Children and Families
Do you treat children? If so, what sorts of problems can you help with and what is your approach?
Yes, we provide specialized clinical services for children as young as age 2 suffering from separation anxiety, generalized anxiety, obsessive-compulsive disorder (OCD), shyness and social anxiety, depression, ADHD and behavioral problems. Our approach starts with a comprehensive diagnostic assessment that may include school- and home-based observations and educational testing, and interventions may include individual treatment, intensive treatment, family-based treatment, parent training or a combination of these approaches. In addition, we offer Parent-Child Interaction Therapy (PCIT), a family-oriented therapy designed to help young children with emotional and behavioral disorders.
Do you offer support groups?
Yes, we offer FREE support groups in several of our offices. Support groups can be valuable for individuals suffering from a particular disorder as well as for parents or loved ones who are looking for guidance in best supporting their struggling family member. Current support groups can be found here. Registration is required. For more information, call us at 646-837-5557 x1.

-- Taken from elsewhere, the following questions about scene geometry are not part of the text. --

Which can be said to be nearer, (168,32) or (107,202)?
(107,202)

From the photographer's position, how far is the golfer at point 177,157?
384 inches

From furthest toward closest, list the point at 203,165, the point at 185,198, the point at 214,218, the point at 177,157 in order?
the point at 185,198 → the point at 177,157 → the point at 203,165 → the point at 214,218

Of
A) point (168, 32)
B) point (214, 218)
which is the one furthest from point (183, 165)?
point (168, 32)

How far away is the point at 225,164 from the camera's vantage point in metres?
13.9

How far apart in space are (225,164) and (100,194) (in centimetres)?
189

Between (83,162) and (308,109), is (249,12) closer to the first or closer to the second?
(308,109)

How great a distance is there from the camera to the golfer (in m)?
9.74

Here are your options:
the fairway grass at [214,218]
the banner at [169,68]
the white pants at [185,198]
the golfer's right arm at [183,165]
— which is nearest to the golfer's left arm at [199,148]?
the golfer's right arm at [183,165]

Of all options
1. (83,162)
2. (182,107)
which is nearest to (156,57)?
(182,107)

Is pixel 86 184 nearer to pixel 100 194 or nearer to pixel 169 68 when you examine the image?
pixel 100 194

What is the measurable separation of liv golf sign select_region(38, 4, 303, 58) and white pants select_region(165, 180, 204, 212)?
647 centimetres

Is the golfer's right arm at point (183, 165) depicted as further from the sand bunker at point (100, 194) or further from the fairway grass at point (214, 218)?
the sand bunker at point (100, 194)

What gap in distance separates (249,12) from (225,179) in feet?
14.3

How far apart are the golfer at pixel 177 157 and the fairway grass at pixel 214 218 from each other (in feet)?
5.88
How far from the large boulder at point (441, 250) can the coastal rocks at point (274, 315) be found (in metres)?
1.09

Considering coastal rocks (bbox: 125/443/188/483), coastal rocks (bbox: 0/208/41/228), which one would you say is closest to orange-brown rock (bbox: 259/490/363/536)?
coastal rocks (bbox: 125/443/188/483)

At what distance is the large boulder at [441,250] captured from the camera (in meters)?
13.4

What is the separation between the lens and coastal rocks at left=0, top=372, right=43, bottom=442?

How do you maintain privacy and confidentiality in support groups?
Group treatments are now common practice in the fields of mental and even physical health. All patients who sign up for a group must commit to keep the identity of their fellow patients confidential. Everyone is in the same boat, so people tend to be very respectful of this rule.
I don’t live in the New York area, but I am interested in treatment. What are my options?
We offer two types of intensive treatment options that are ideally suited for out-of-town patients. For patients who want to benefit from an immersive approach to therapy, we offer an Intensive Outpatient Program (IOP) whereby treatment is provided for 3 hours each day for up to 10 days. This program can incorporate family members and enables you to plan your travel around busy work or school schedules. In addition, we also offer 1-day treatment for specific phobias that typically involves a single session of up to 6 hours.